Une production de matière nucléaire qui ne cesse d’augmenter
Dans ces conditions, l’instance onusienne «n’est pas en mesure de garantir que le programme nucléaire iranien est exclusivement pacifique». Cette situation «soulève des questions qui relèvent de la compétence du Conseil de sécurité des Nations unies», organe habilité à prendre des sanctions, selon le texte de la résolution qui fait planer la menace d’un renvoi du dossier à l’ONU si Téhéran ne fait pas un geste dans les semaines à venir.
La résolution adoptée ce jeudi appelle le pays à «remédier d’urgence au non-respect» des engagements pris en vertu du Traité sur la non-prolifération des armes nucléaires (TNP).
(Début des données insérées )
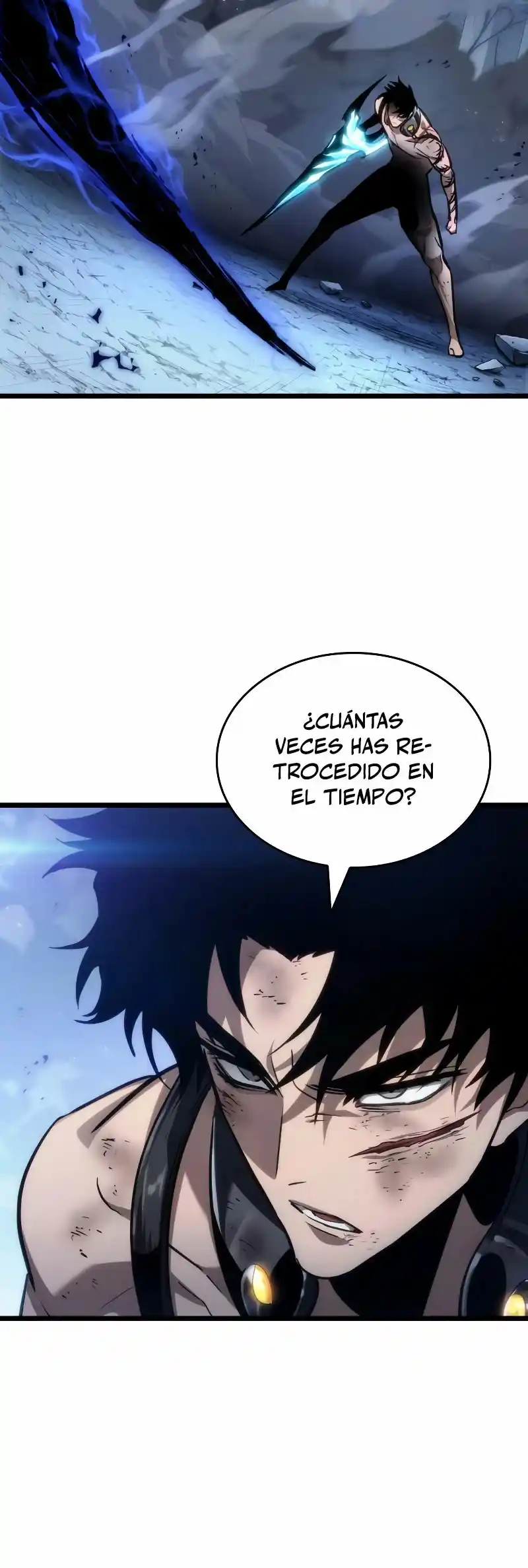 The World After The End - Capítulo 157 - Página 36 - LectorTMOo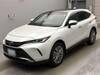 TOYOTA HARRIER HYBRID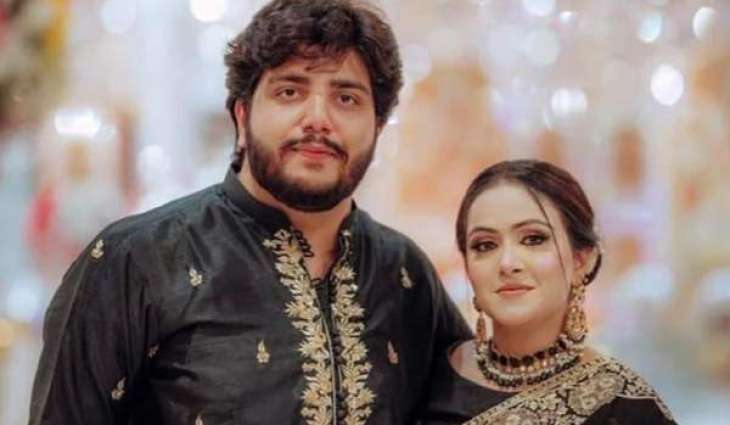 TikToker Sehar Hayat confirms divorce from Sami Rasheed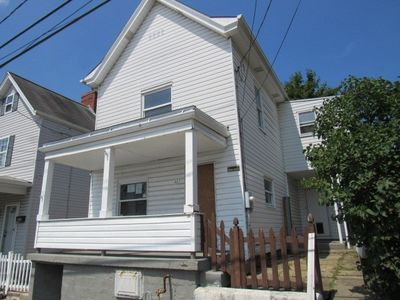 607 Grove St, Greensburg, PA, 15601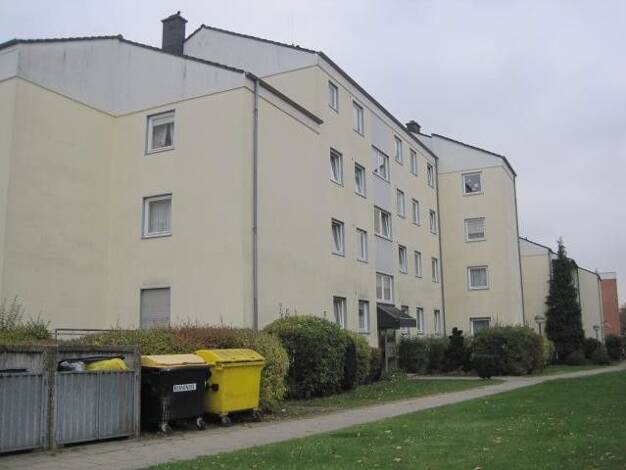 Wohnung zur Miete 694 € 2,5 Zimmer 61,1 m² 2. Geschoss frei ab 29.11.2026 Alter Heerweg 119 Lessenich Bonn 53123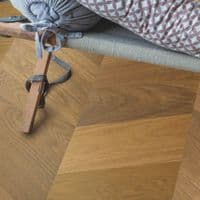 Traditional Oak Oiled INT3902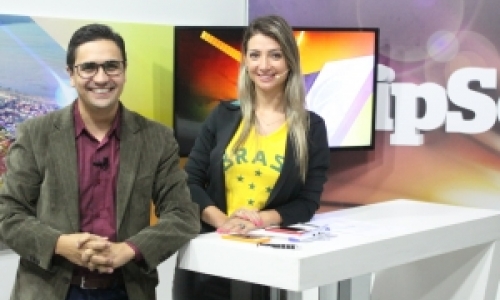 Desvendado caso de idoso desaparecido; Jornal Vip desta quarta, 27 de junho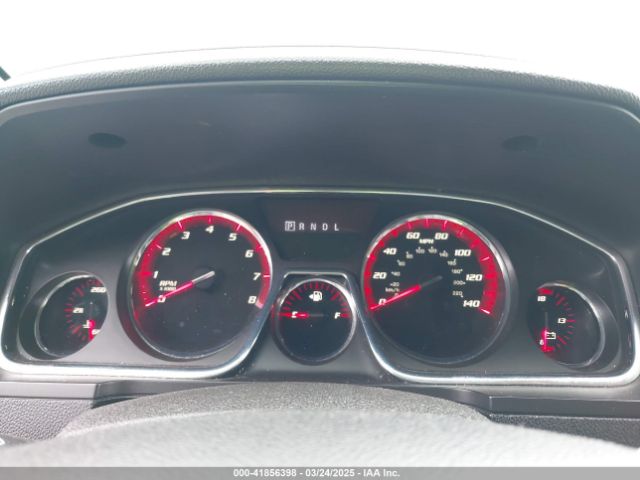 1GKKVRKD4FJ181979 GMC Acadia Slt-1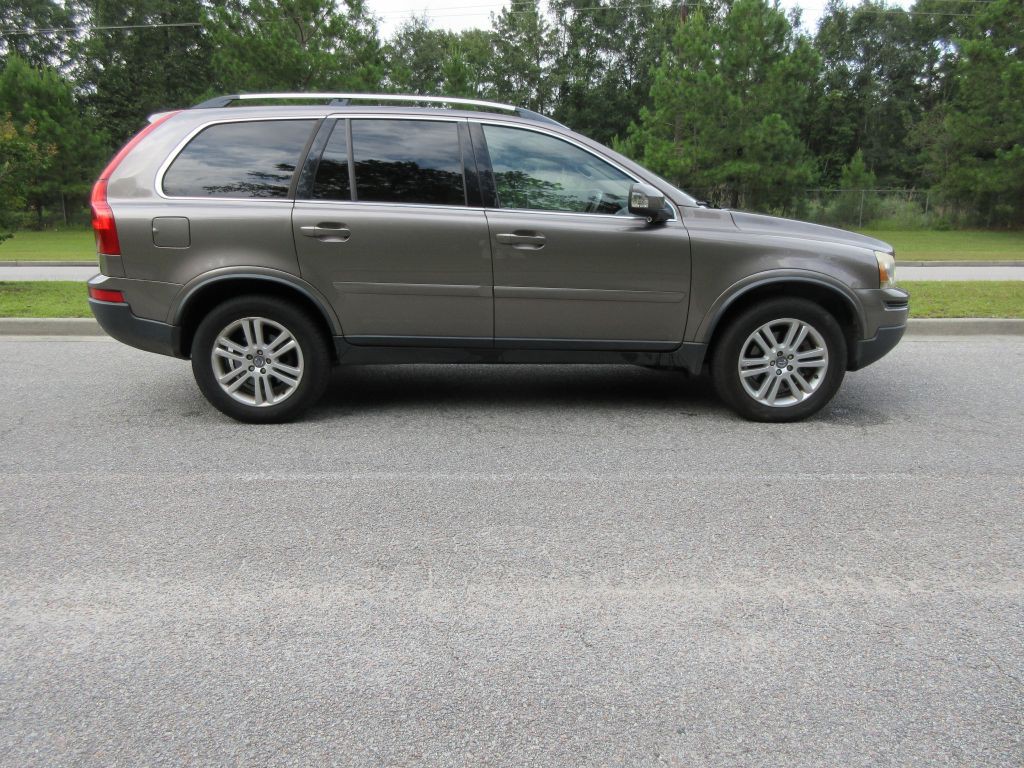 2012 Volvo XC90 Image 5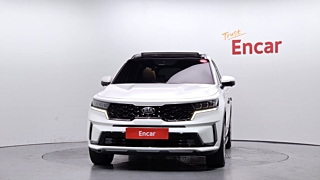 KIA SORENTO 2020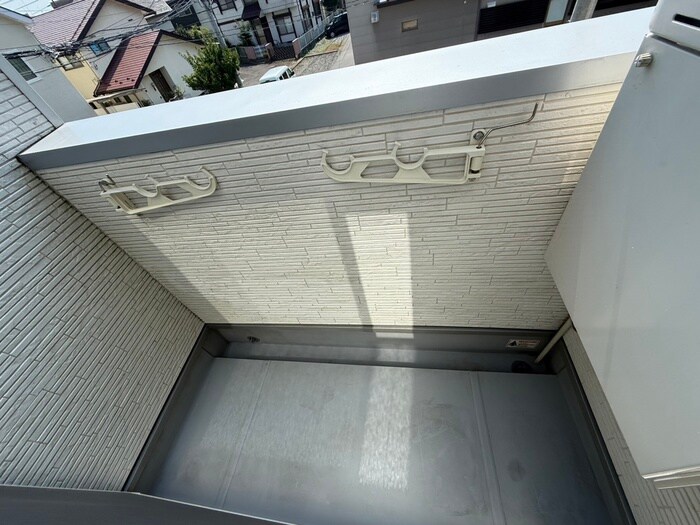 物件内観写真20　(ベランダ・バルコニー)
L’agence tente en vain d’obtenir des clarifications sur le sort inconnu de matières et d’équipement nucléaires résultant d’activités non déclarées menées jusqu’au début des années 2000. Téhéran a par ailleurs accéléré ces derniers mois sa production d’uranium enrichi à 60 %. Il a accumulé un stock suffisant pour fabriquer «plus de neuf» bombes, a rappelé l’E3 dans sa déclaration devant le Conseil des gouverneurs. «Tout en engageant cette année le dialogue avec les Etats-Unis et le groupe E3, l’Iran a poursuivi sans relâche son escalade nucléaire, au-delà de toute justification civile crédible», ont dénoncé les diplomates européens, appelant la République islamique à «changer de cap de toute urgence».